Carry none of the pictures over; write out the complete data exactly.
*** Block opens ***
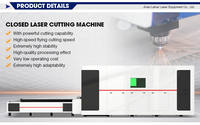 Machine de découpe laser en métal de protection découpé au laser pour décoration d'arbre Machine de découpe laser à fibre fermée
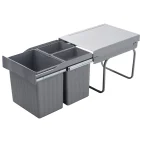 Abfallbehälterauszug mit Vollauszug 31 L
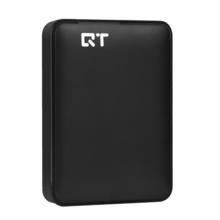 QT 2T超大容量移动硬盘 QT金刚 稳定抗震 USB3.0高速促销5T非固态4T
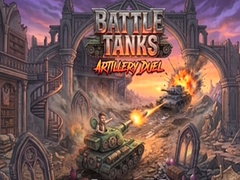 խաղ Artillery Tank Duel 2D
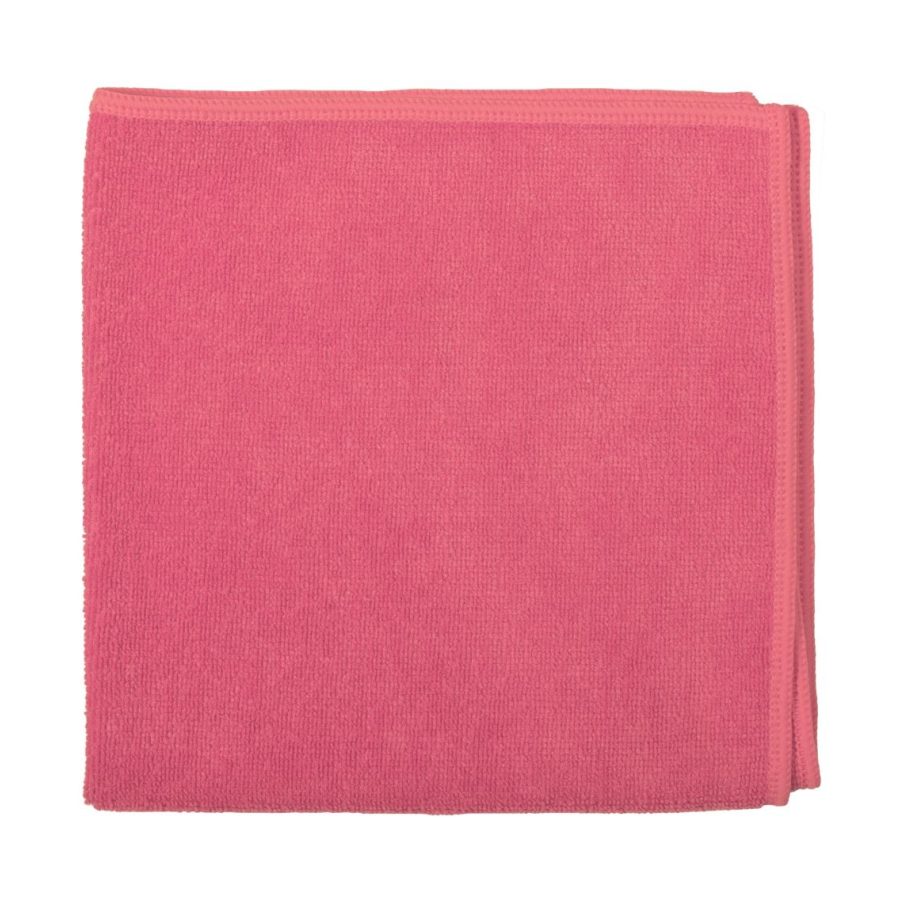 Mikro krpa RAINBOW PRO 40 x 40 cm, rdeča 5 kos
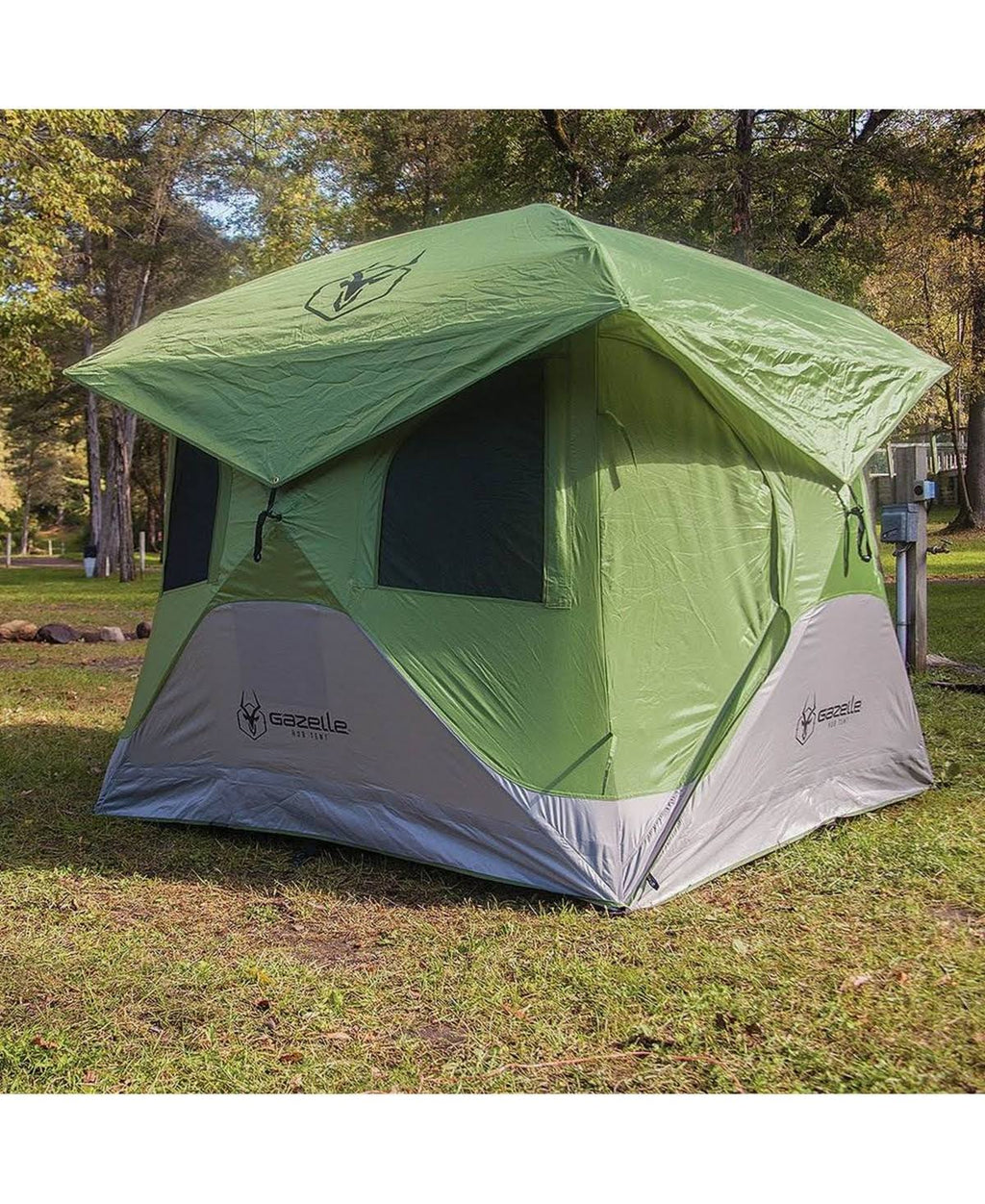 3 Person Pop Up Camping Hub Tent R66539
*** Block closes ***
RESPONSE BELOW ▸
 Machine de découpe laser en métal de protection découpé au laser pour décoration d'arbre Machine de découpe laser à fibre fermée
 Abfallbehälterauszug mit Vollauszug 31 L
 QT 2T超大容量移动硬盘 QT金刚 稳定抗震 USB3.0高速促销5T非固态4T
 խաղ Artillery Tank Duel 2D
 Mikro krpa RAINBOW PRO 40 x 40 cm, rdeča 5 kos
 3 Person Pop Up Camping Hub Tent R66539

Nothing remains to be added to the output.